PADANG, METRO
Untuk kedua kalinya Bupati Pasaman Yusuf Lubis menjadi saksi dalam persidangan dugaan korupsi pasca bencana alam di Pengadilan Tindak Pidana Korupsi (Tipikor) pada Pengadilan Negeri Kelas IA Padang. Tidak hanya Bupati, Wakil Bupati Pasaman Atos Pratama juga ikut jadi saksi dalam persidangan tersebut.
Pantauan POSMETRO PADANG, turut hadir dua saksi lainnya yakni Jimmy Abdillah dan Hasbullah Nasution. Dua pemimpin daerah itu dihadirkan terkait kasus dugaan tindak pidana korupsi, penyimpangan dana proyek pascabencana alam tahun 2016 yang dilakukan oleh mantan kepala BPBD Kabupaten Pasaman M Sayuti Pohan bersama rekannya mantan bendahara BPBD Alias.
Selain itu, tujuan para saksi dihadirkan, guna mengkonfrontir keterangan saksi dengan dua terdakwa.

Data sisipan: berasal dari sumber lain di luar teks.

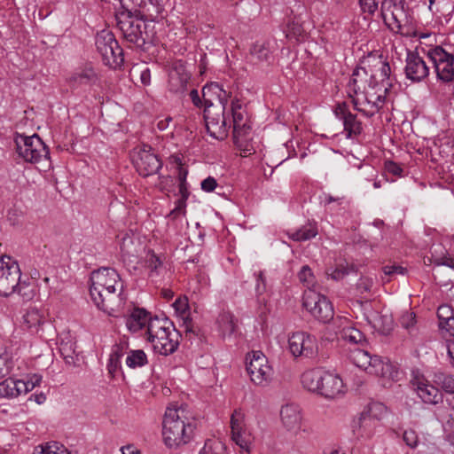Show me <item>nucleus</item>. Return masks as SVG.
I'll return each instance as SVG.
<instances>
[{
    "instance_id": "nucleus-1",
    "label": "nucleus",
    "mask_w": 454,
    "mask_h": 454,
    "mask_svg": "<svg viewBox=\"0 0 454 454\" xmlns=\"http://www.w3.org/2000/svg\"><path fill=\"white\" fill-rule=\"evenodd\" d=\"M90 280L94 304L109 316H115L126 301L119 273L113 268L102 267L91 272Z\"/></svg>"
},
{
    "instance_id": "nucleus-2",
    "label": "nucleus",
    "mask_w": 454,
    "mask_h": 454,
    "mask_svg": "<svg viewBox=\"0 0 454 454\" xmlns=\"http://www.w3.org/2000/svg\"><path fill=\"white\" fill-rule=\"evenodd\" d=\"M194 427L184 416L182 407L167 408L163 419L162 436L165 445L176 449L188 443L193 434Z\"/></svg>"
},
{
    "instance_id": "nucleus-3",
    "label": "nucleus",
    "mask_w": 454,
    "mask_h": 454,
    "mask_svg": "<svg viewBox=\"0 0 454 454\" xmlns=\"http://www.w3.org/2000/svg\"><path fill=\"white\" fill-rule=\"evenodd\" d=\"M14 293L25 300L32 299L35 294L30 283L21 280L18 262L9 255H3L0 257V295L9 296Z\"/></svg>"
},
{
    "instance_id": "nucleus-4",
    "label": "nucleus",
    "mask_w": 454,
    "mask_h": 454,
    "mask_svg": "<svg viewBox=\"0 0 454 454\" xmlns=\"http://www.w3.org/2000/svg\"><path fill=\"white\" fill-rule=\"evenodd\" d=\"M145 339L153 350L162 356L173 354L179 345V334L173 324L164 317H154L145 331Z\"/></svg>"
},
{
    "instance_id": "nucleus-5",
    "label": "nucleus",
    "mask_w": 454,
    "mask_h": 454,
    "mask_svg": "<svg viewBox=\"0 0 454 454\" xmlns=\"http://www.w3.org/2000/svg\"><path fill=\"white\" fill-rule=\"evenodd\" d=\"M368 73L364 67L354 69L347 85V93L352 99L356 111L367 117H372L379 112V106L375 101H371L366 93Z\"/></svg>"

Menurut keterangan terdakwa M Sayuti Pohan pada saat bencana alam terjadi di Kabupaten Pasaman, terdapat dua sumber dana.
“Pertama dana yang berasal BNPB pusat sebesar Rp 6,1 miliar dan dari Balai Wilayah Lima yakninya Rp 15 miliar. Adapun kegunaannya untuk, memperbaikan pasca bencana alam,” katanya Rabu (26/2).
M Sayuti Pohan menuturkan, sebelum dana tersebut turun, BPBD Kabupaten Pasaman, mengajukan proposal ke pusat sebesar Rp35 miliar. “Proposal tersebut, ditanda tangani oleh Bupati Pasaman saat itu,” ujarnya.
Mendengarkan keterangan terdakwa, Bupati Pasaman yang saat itu memakai baju putih, langsung menganggukkan kepala. Terdakwa M Sayuti Pohan juga mengaku, bencana alam terjadi pada saat itu sangatlah besar, sehingga BNPB pusat harus turun ke lokasi.
“Pada saat turun ke lokasi, fasilitas umum banyak yang rusak, antara lain jalan,jembatan yang putus, dan rumah,” ujarnya.
Bupati Pasaman yang saat itu, tepat duduk di belakang terdakwa, tampak diam mendengarkan keteran terdakwa. Lebih lanjut terdakwa bercerita, setelah dana turun, dirinya mengaku banyak dihubungi oleh orang-orang, untuk penyelesaian pasca bencana alam. “Banyak sekali orang-orang yang menghubungi saya, termasuk dua orang mantan DPRD Kabupaten Pasaman,” lanjutnya.
Ditambahkannya bahwa, dirinya pernah dihubungi oleh saksi Hasbullah. “kata Habuslah kepada saya, agar proyek semua pengerjaan pasca bencana alam, dia yang mengerjakan,”tuturnya.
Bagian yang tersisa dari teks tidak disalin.